Your instructions >> Under this line are the records; write out word for word the part that begins at the line containing "United States, site archbold_FL-07." and ends at the line containing "common name: thomson's gazelle", and no more.

Task input >>
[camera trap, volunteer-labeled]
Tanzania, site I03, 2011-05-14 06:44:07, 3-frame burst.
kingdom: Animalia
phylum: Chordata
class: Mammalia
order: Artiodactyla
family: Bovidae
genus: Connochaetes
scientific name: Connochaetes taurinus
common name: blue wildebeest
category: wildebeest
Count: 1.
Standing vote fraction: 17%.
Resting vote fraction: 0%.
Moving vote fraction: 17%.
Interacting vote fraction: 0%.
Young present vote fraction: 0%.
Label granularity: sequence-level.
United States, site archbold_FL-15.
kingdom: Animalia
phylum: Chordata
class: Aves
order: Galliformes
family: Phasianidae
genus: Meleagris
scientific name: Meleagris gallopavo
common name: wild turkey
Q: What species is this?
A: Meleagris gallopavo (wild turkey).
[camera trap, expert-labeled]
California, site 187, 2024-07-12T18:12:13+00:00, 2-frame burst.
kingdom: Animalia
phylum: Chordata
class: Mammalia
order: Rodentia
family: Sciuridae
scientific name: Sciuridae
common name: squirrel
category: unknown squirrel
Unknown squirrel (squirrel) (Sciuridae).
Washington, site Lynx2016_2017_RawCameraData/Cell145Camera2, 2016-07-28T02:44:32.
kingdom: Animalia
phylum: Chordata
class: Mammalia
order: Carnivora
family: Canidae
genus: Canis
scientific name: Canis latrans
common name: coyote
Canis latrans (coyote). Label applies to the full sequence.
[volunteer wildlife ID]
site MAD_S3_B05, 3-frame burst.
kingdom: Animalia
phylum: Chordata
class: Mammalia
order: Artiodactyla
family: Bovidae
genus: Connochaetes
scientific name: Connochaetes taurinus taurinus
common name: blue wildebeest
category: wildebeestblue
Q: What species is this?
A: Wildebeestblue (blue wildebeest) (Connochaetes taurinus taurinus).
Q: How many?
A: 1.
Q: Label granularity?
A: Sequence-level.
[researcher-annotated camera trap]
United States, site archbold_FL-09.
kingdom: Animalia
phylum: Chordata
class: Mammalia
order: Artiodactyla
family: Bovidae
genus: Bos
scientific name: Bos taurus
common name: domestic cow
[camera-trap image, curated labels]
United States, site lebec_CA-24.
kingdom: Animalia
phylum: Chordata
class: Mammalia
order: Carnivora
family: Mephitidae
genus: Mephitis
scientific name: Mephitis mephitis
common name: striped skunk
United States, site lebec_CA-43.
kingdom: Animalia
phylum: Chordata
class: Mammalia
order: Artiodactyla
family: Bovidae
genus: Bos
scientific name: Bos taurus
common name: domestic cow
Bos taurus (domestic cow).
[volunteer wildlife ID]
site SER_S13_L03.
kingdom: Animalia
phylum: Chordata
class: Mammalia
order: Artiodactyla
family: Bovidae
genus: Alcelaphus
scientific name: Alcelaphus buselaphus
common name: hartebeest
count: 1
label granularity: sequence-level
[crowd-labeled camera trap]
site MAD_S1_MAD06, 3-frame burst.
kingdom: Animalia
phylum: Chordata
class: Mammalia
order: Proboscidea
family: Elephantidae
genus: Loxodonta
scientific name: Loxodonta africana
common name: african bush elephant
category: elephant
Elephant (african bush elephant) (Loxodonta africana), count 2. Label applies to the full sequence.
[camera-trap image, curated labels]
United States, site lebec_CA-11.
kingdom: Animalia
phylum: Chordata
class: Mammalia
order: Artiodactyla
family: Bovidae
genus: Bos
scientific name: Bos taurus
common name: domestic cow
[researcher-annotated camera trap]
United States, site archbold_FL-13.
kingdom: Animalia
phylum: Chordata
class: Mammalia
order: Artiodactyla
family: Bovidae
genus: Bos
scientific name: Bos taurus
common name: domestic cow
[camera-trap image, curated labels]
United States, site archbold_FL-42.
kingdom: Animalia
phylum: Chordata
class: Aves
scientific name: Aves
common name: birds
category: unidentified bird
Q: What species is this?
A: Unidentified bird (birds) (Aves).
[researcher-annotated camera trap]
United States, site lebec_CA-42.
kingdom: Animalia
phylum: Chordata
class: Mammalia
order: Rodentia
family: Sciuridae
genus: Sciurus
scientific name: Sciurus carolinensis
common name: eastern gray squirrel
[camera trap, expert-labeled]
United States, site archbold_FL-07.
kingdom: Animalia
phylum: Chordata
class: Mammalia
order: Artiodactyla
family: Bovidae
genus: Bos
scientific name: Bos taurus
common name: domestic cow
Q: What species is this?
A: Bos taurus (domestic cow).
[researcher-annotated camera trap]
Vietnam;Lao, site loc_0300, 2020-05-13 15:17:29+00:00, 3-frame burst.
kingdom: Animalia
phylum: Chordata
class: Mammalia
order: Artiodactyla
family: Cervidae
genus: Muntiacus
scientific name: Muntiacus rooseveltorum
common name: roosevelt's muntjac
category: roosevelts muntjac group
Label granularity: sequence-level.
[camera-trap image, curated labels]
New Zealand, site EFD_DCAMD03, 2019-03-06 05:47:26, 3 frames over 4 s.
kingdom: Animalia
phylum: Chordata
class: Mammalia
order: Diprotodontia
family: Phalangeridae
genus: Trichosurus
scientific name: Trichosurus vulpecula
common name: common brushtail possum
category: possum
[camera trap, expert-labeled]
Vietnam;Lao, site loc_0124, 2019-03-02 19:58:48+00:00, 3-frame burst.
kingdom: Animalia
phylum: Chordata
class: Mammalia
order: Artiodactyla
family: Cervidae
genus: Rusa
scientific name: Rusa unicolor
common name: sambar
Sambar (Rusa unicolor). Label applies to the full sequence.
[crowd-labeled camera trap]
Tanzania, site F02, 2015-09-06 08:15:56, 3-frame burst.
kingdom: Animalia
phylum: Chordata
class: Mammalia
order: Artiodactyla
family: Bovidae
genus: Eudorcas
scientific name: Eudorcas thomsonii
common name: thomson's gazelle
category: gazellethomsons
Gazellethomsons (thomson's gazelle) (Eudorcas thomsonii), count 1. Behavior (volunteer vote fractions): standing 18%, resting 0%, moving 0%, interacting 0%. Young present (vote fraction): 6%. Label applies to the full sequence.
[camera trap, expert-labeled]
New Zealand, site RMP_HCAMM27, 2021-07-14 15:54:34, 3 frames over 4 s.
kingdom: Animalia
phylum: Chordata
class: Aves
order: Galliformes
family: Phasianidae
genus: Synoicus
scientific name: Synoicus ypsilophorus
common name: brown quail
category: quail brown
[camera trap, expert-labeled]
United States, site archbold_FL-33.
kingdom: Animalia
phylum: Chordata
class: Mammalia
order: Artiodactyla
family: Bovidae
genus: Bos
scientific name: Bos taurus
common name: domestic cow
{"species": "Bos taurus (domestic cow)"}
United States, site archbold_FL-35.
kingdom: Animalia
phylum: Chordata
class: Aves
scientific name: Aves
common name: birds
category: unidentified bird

Result of the exercise >>
United States, site archbold_FL-07.
kingdom: Animalia
phylum: Chordata
class: Mammalia
order: Artiodactyla
family: Bovidae
genus: Bos
scientific name: Bos taurus
common name: domestic cow
Q: What species is this?
A: Bos taurus (domestic cow).
[researcher-annotated camera trap]
Vietnam;Lao, site loc_0300, 2020-05-13 15:17:29+00:00, 3-frame burst.
kingdom: Animalia
phylum: Chordata
class: Mammalia
order: Artiodactyla
family: Cervidae
genus: Muntiacus
scientific name: Muntiacus rooseveltorum
common name: roosevelt's muntjac
category: roosevelts muntjac group
Label granularity: sequence-level.
[camera-trap image, curated labels]
New Zealand, site EFD_DCAMD03, 2019-03-06 05:47:26, 3 frames over 4 s.
kingdom: Animalia
phylum: Chordata
class: Mammalia
order: Diprotodontia
family: Phalangeridae
genus: Trichosurus
scientific name: Trichosurus vulpecula
common name: common brushtail possum
category: possum
[camera trap, expert-labeled]
Vietnam;Lao, site loc_0124, 2019-03-02 19:58:48+00:00, 3-frame burst.
kingdom: Animalia
phylum: Chordata
class: Mammalia
order: Artiodactyla
family: Cervidae
genus: Rusa
scientific name: Rusa unicolor
common name: sambar
Sambar (Rusa unicolor). Label applies to the full sequence.
[crowd-labeled camera trap]
Tanzania, site F02, 2015-09-06 08:15:56, 3-frame burst.
kingdom: Animalia
phylum: Chordata
class: Mammalia
order: Artiodactyla
family: Bovidae
genus: Eudorcas
scientific name: Eudorcas thomsonii
common name: thomson's gazelle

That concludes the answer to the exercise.